**Extract provided:**

Fannie Mae and Freddie Mac announce underwriting advisers
Fannie Mae and Freddie Mac, the world’s largest mortgage financing companies, announced on Monday the firms they will use as financial advisers for a future share offering, another step toward exiting their 12-year government conservatorships.
Fannie Mae, the bigger of the so-called government-sponsored enterprises, said it has chosen Morgan Stanley while Freddie Mac said it will use J.P. Morgan. Together, the two mortgage companies guarantee more than half of the $11 trillion outstanding U.S. home loans.
Announcing the advisers in the middle of the worst health crisis to hit the U.S. in more than a century underscores the Trump administration’s determination to end government control of the mortgage giants before “election risk” gets in the way. That’s the polite term pundits use to highlight the possibility that President Donald Trump may lose the election in November, which would leave Democrats to decide the fates of the two companies.
The newly announced advisers will help take Fannie and Freddie through steps that are necessary to leave federal conservatorship, including reviewing their business plans and strategies for recapitalizing the companies.
“We look forward to working with J.P. Morgan to continue meeting the milestones necessary to begin our new chapter as soon as possible,” said David Brickman, Freddie Mac’s CEO. “At the same time, our focus on supporting borrowers, renters and lenders in the face of COVID-19 is stronger than ever.”

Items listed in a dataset

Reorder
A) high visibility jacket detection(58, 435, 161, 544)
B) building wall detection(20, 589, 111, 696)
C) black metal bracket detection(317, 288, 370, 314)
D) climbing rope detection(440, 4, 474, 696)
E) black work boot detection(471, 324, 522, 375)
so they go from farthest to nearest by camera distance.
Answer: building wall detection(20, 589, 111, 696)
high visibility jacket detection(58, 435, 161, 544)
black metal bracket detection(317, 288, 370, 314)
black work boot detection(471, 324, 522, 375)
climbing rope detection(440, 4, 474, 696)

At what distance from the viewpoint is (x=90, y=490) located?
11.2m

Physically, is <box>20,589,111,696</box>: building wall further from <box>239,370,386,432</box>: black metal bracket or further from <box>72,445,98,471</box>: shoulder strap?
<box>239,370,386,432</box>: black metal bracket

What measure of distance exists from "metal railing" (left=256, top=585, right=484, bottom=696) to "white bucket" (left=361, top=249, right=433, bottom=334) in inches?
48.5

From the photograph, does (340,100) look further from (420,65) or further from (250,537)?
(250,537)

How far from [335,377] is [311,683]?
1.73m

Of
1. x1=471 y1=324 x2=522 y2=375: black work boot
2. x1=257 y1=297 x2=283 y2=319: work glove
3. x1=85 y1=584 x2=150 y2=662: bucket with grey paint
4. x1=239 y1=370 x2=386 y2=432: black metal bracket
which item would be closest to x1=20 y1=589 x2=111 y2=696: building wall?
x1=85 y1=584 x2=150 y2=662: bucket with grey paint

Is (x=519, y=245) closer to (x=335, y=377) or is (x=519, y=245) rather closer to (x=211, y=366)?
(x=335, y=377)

**Task instructions:**
(1) Name every company mentioned in the news article on Fannie Mae and Freddie Mac.
(2) Pick up the news article on Fannie Mae and Freddie Mac right after its final sentence and keep writing.

**Results of the tasks:**
(1) Fannie Mae, Freddie Mac, Morgan Stanley, J.P. Morgan

(2)
In the dozen years since the companies were seized in 2008 by the federal government, which said they were on the brink of insolvency because of investments in subprime bonds, almost all of their profits have been directed into the coffers of the U.S. Treasury.
The bailout was a good deal for taxpayers. Combined, the companies have paid $120.6 billion more to the federal government than they received in bailout funds.
Last year, the Federal Housing Finance Agency said Fannie Mae would be permitted to retain earnings until its capital buffer hits $25 billion, while Freddie Mac was allowed to hold $20 billion. It was a first step toward “recap and release,” as the plan to recapitalize and free the companies is known.
In February, the FHFA hired Houlihan Lokey to advise it on ending the conservatorships. At the time, FHFA Director Mark Calabria said Fannie Mae and Freddie Mac would need to hire their own advisers.